The French had built this line. At about the turn of the century, after they had consolidated their hold on Indochina, they decided to open up the interior. There was money to be made by selling French products in these Chinese provinces. And there was a great deal the French wanted to buy — silks, minerals, furs, leather goods, precious stones. And they had a vague idea of extending their influence into China. The railway was finished in 1910, and until fairly recently it was easier to ship goods to Kunming from Shanghai via Hanoi than it was cross-country.

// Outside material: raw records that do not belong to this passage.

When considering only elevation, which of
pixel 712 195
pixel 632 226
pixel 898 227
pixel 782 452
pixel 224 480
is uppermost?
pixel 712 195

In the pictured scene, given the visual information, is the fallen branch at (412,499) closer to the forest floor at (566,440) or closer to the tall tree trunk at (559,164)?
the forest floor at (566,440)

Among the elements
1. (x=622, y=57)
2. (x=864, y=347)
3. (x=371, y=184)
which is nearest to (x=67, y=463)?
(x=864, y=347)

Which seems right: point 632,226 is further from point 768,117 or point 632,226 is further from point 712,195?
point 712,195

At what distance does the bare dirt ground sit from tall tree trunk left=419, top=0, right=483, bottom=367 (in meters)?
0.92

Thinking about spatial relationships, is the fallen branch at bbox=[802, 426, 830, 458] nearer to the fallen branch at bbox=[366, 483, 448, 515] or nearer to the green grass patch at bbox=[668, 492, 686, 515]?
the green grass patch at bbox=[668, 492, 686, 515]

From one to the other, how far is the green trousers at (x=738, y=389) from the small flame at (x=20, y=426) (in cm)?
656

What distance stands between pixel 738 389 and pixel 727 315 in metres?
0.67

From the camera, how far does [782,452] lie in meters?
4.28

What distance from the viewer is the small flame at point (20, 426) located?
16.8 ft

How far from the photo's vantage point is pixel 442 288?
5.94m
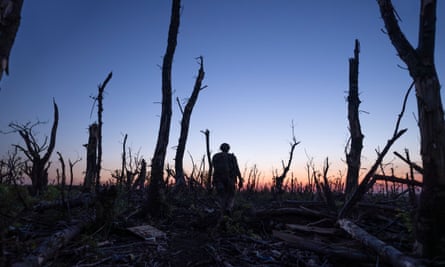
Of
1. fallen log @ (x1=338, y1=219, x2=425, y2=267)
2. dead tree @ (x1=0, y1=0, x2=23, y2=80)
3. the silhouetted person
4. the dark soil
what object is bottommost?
the dark soil

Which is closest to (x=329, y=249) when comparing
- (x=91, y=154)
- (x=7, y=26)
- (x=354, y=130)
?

Mr. Wei didn't think much of this train, but to me it was practically ideal — like the best kind of sleepy branch-line train that creaked through the countryside. Europe and America had gotten rid of them, but they still sauntered through China. People played checkers and smoked the pipes that were big lengths of bamboo that looked like drainpipes. They were all farmers — no sunglasses or platform shoes here, no Guangzhou brassieres or cassette recorders.
After a while, Mr. Wei began talking. He said, "I missed out on my education," and I knew he was referring to the Cultural Revolution, so we talked about that. "I hated it," he said. "It was bad in Kunming."
"Because they smashed the temples?"
"Not only that. They fought. One factory fought another factory. They fought in the streets — people screaming. They had sticks, they had guns. They set fires. People died."
"Hundreds or thousands?"
"I don't know. Hundreds maybe."
"Were you a Red Guard?" He was just the right age — about thirty-five now.
"No," he said, almost vehemently. "I didn't like them."
"Do you think they are bad men when you see them now, the ones who were Red Guards?"
"Now? No, I don't. They are not bad men. They weren't protecting Mao. That's what they said. Each one thought he could do a better job. That's why they fought."
"They killed people, though."
"We can't blame them for that. That is the responsibility of the leaders."
That was the usual line, and a useful one too: all the blame had been put on the Gang of Four. Having such scapegoats was probably another example of Chinese economy. What was the point in tearing the country apart when in a ritualistic way (the trial had been televised) all the blame could be put on four people who were then promptly purged.
When we had gone ten miles, Mr. Wei (whom I now realized was no lackey) relaxed and pointed out the sights. That was Running Horse Hill (Pao Ma Shan), where there was a complex of buildings called the Fire-Bury Works (Huozang Chang): the local crematorium.
"People send their dead body to the works," Mr. Wei said. "The men put gasoline on the body. They burn it. They get ashes. They put the ashes in a small box. The people take it home and put it on a desk."
"Everybody does this?"
"Most people do it. A few take the ashes to the mountains — to a Buddhist temple. But we take it home. I have my mother's sister in a box."
These burial rites of the Chinese were bad news to American entrepreneurs of the 1970s who tried to export coffins to the People's Republic. In the same fortune-hunting spirit, in the nineteenth century the Sheffield Silver Company sent vast shipments of forks and spoons to China, hoping to tempt the Chinese away from their chopsticks.
Beside the rail line were beehive huts which, when I looked closer, I saw were actually tombs. Mr. Wei said that thirty or forty years ago people were buried like that; but no more.
I saw people walking through the cool, yellow woods, and farmers on their way to market who had stopped near the railway to wash their vegetables in the ditch water — which was foul. In a shady spot a man was unhurriedly tearing open a buffalo's throat, slaughtering it. The creature was on its back, with its legs in the air, and its wounded neck was bright red, with a bib of flesh hanging down, and its blood running into the railway ditch.